══ Extract ══

The Cholera epidemics that ravaged St. Louis in the 19th is a subject of surprising depth. Everything from the eccentricities of science in the 1800s to the intricacies of sewer infrastructure impacted the outcome of the epidemics. But few elements in any story, in my opinion, are as impactful as the human element. The story of any city is so much more than it’s built environment. The population of a city, and the unusual characters cities develop, really tell the story.
And there are few characters as strangely colorful as Dr. Joseph McDowell. In our most recent episodes, Necropolis, I described him as a real-life H.P. Lovecraft character, accused of behaviors that made him seem more bogeyman than “Man of Science.” Why does a Doctor and respected teacher need to wear an armored breastplate to protect from attacks? Who needs a live bear in place of a guard dog? And the bodies…why were students of sciences encouraged to steal the bodies of the recently deceased?

═══
══ Source information ══

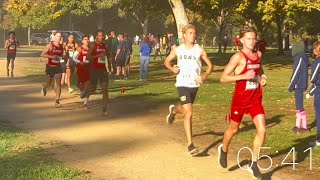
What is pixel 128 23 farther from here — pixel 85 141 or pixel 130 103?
pixel 85 141

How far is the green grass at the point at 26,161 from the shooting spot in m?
7.04

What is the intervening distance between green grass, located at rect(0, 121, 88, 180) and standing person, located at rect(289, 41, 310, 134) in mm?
4618

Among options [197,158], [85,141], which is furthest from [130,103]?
[197,158]

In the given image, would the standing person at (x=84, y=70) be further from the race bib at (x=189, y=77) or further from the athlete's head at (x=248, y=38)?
the athlete's head at (x=248, y=38)

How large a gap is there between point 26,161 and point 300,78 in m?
5.10

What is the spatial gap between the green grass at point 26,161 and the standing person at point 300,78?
182 inches

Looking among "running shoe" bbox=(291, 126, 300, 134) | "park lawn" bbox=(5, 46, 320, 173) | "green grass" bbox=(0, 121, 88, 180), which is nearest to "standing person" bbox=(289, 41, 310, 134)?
"running shoe" bbox=(291, 126, 300, 134)

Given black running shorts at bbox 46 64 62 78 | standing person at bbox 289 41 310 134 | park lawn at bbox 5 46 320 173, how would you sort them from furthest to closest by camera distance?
black running shorts at bbox 46 64 62 78 → standing person at bbox 289 41 310 134 → park lawn at bbox 5 46 320 173

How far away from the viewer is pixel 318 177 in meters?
Answer: 7.22

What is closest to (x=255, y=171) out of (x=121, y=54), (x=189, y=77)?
(x=189, y=77)

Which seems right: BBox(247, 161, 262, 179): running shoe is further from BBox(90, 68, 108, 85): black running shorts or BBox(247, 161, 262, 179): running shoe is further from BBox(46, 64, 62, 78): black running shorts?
BBox(46, 64, 62, 78): black running shorts

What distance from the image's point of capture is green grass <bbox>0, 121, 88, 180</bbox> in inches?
277

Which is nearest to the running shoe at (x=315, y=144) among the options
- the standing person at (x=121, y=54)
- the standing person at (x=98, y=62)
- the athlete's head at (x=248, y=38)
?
the athlete's head at (x=248, y=38)

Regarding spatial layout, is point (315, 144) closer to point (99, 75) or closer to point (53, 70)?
point (99, 75)
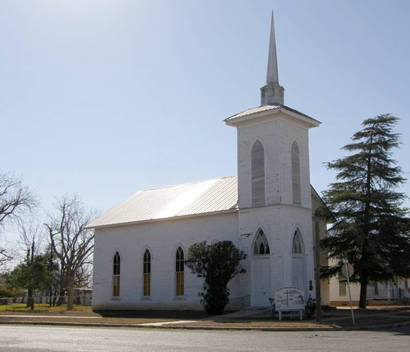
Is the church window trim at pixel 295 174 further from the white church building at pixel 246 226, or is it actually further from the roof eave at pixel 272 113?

═══

> **Exercise goal**: Could you carry on the piece about Dr. Joseph McDowell and the St. Louis cholera epidemics from its last sentence? The data has no connection to the piece about Dr. Joseph McDowell and the St. Louis cholera epidemics.

> **Output of the exercise**:
Of course, this isn’t the whole story. Dr. McDowell’s legacy is one of equal parts revulsion and reverence. At his worst, McDowell’s behaviors could seem disturbing in their criminality. At his best, however, McDowell left a legacy of learning and medical advancement. Was he a mere product of his time? Compared to his contemporaries, was Dr. McDowell unique?
When falling down a rabbit-hole as unusual as this, it helps to bring in the experts. Victoria Cosner Love, co-author of Missouri’s Mad Doctor McDowell, graciously answered a number of questions I had, and happily shed some light onto his personality and legacy.
Blinders Off: How did Dr. McDowell come to reside in St. Louis?
Victoria Cosner Love: He came west like many people seeking their fortune. However, he always had a plan to start a medical college. He had experience as a teacher in Kentucky and Ohio, and wanted to run his own show. He may also have been attracted by the rumors of the “dry caves” of the Hannibal area. He had bought what is known now as Mark Twain Cave to do body preservation experiments in, mostly on his daughter.
Blinders Off: The things most associated with Dr. McDowell are the creepy stuff (grave robbing, wearing an armored breastplate, etc.) But his legacy, to my understanding, is much more than just ghoulish eccentricity. Can you explain what his legacy in medicine/education is?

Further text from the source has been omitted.